Description of the task = Begin at the line containing "Environmental services & advocacy" in the data below and go on through the line containing "Supplier social practices", repeating each line exactly; include both ends and no other line.

Exercise materials =
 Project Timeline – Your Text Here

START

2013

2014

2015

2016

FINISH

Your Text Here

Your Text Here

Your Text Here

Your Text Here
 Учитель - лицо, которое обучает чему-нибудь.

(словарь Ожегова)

...

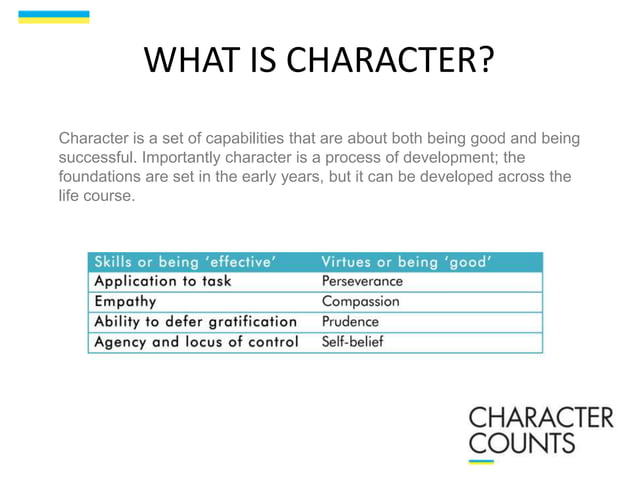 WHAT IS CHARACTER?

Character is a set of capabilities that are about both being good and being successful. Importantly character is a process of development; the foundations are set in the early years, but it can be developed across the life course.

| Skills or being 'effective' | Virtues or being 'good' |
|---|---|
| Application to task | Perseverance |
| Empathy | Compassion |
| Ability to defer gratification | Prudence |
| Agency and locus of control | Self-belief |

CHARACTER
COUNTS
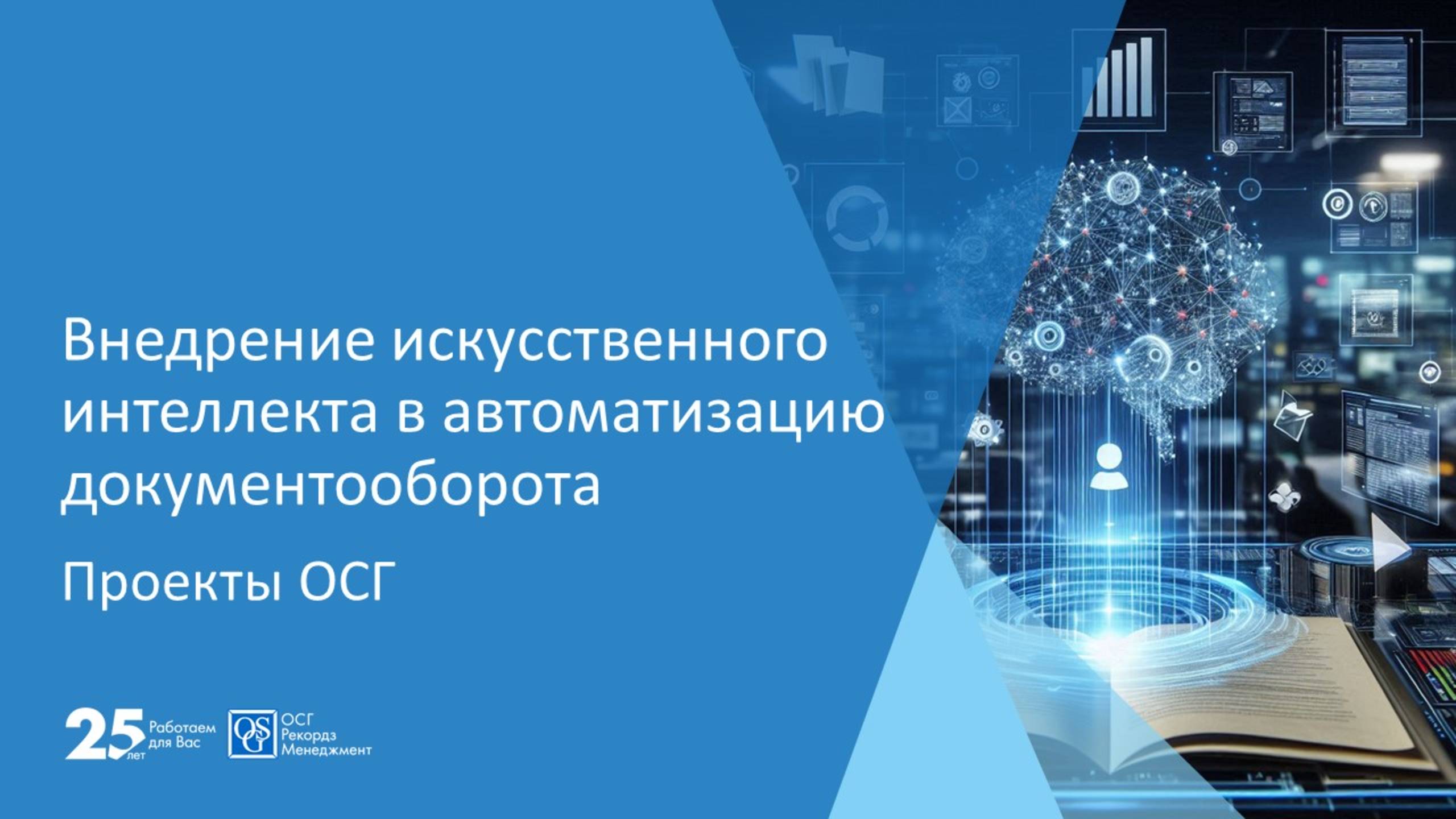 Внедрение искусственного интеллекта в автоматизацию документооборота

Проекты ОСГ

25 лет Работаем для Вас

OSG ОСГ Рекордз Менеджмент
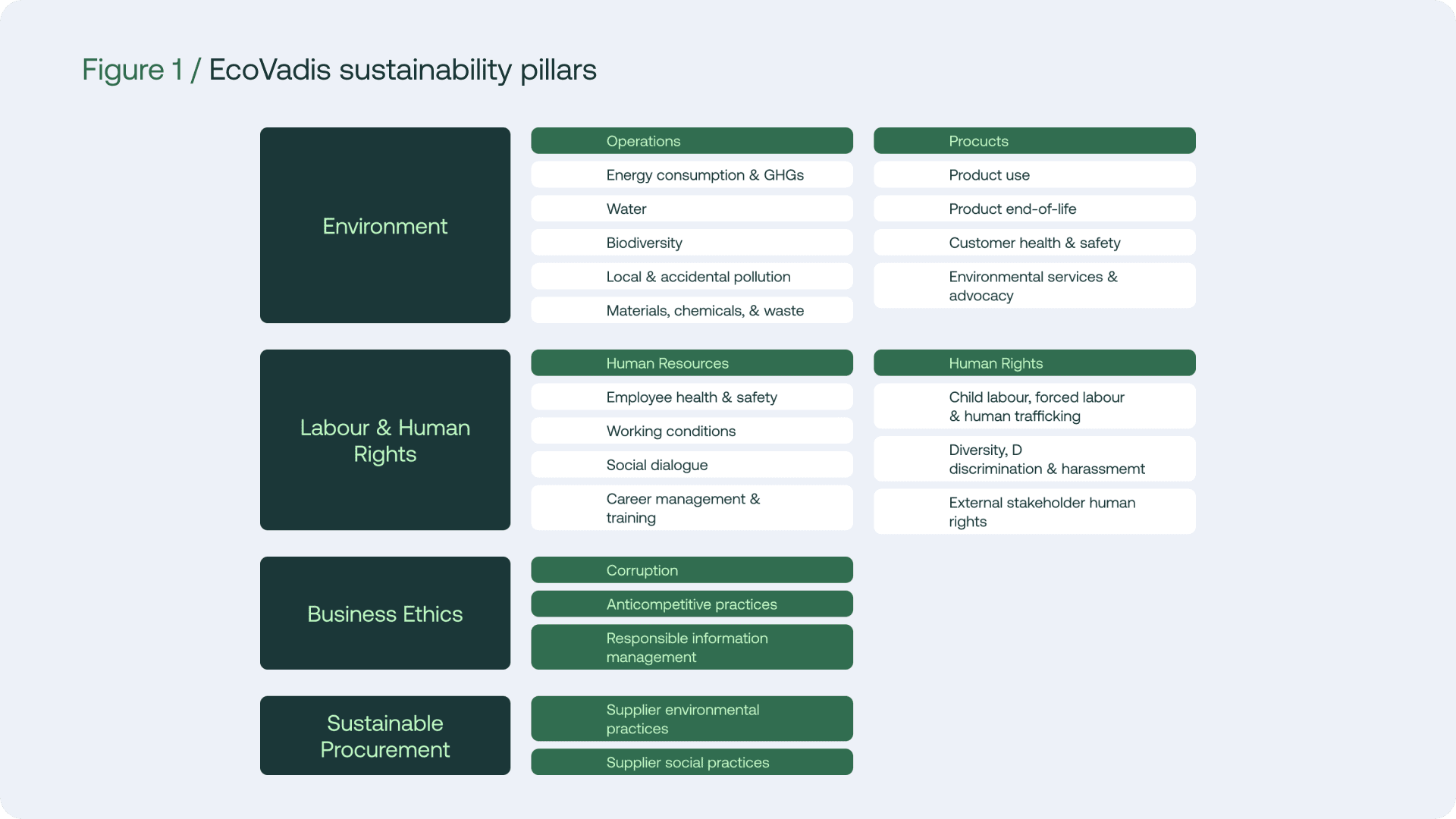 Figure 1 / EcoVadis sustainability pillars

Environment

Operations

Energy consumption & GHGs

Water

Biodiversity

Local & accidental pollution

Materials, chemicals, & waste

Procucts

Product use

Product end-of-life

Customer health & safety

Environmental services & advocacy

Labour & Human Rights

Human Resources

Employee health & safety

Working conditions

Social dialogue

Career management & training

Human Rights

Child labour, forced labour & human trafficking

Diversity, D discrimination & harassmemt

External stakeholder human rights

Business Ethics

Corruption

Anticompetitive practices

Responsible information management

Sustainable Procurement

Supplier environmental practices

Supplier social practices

* * *

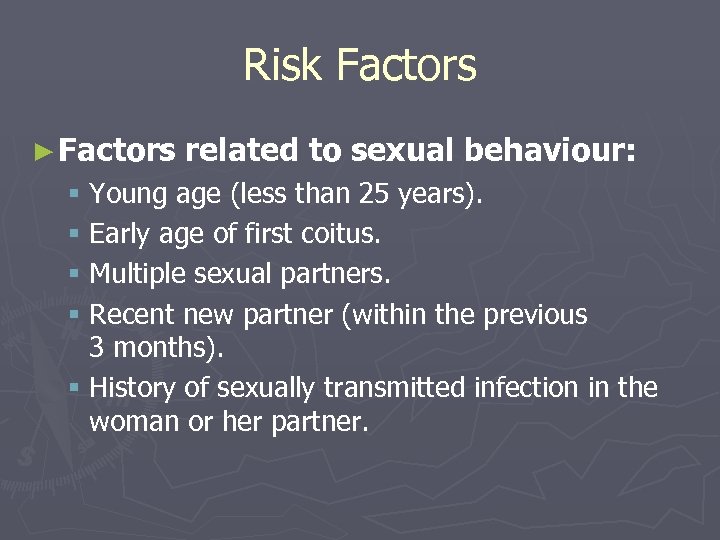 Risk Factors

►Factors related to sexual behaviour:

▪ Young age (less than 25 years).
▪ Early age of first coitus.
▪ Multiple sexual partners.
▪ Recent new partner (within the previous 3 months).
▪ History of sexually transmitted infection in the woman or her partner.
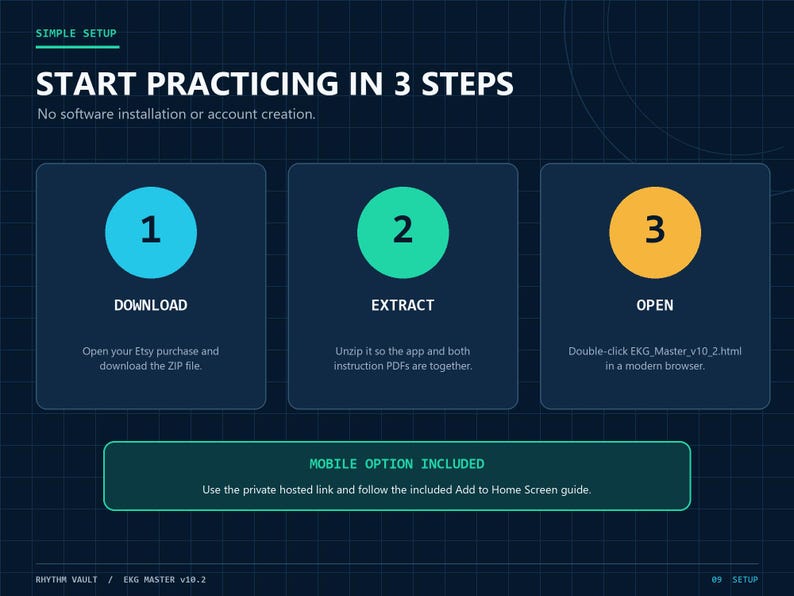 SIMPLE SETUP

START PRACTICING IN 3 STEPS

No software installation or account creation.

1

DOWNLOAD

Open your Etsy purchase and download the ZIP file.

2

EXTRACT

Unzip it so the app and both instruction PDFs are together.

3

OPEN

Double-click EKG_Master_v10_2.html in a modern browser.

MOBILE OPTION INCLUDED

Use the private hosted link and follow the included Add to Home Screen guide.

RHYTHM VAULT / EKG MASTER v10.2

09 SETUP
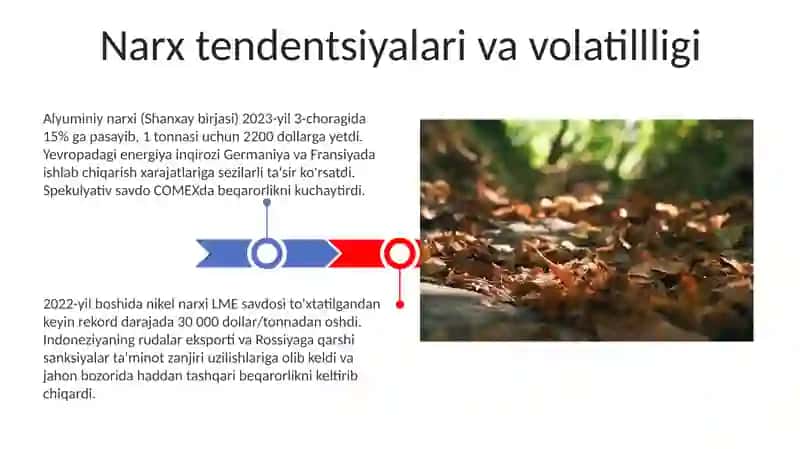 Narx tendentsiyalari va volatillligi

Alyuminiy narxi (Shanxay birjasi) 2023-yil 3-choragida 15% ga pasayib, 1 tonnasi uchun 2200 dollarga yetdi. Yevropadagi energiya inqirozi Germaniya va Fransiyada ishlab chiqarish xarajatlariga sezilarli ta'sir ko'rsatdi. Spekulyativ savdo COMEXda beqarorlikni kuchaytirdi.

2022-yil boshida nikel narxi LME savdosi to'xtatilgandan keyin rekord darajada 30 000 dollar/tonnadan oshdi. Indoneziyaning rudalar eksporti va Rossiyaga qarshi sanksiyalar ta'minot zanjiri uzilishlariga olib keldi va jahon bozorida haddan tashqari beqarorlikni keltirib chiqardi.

Task response =
Environmental services & advocacy

Labour & Human Rights

Human Resources

Employee health & safety

Working conditions

Social dialogue

Career management & training

Human Rights

Child labour, forced labour & human trafficking

Diversity, D discrimination & harassmemt

External stakeholder human rights

Business Ethics

Corruption

Anticompetitive practices

Responsible information management

Sustainable Procurement

Supplier environmental practices

Supplier social practices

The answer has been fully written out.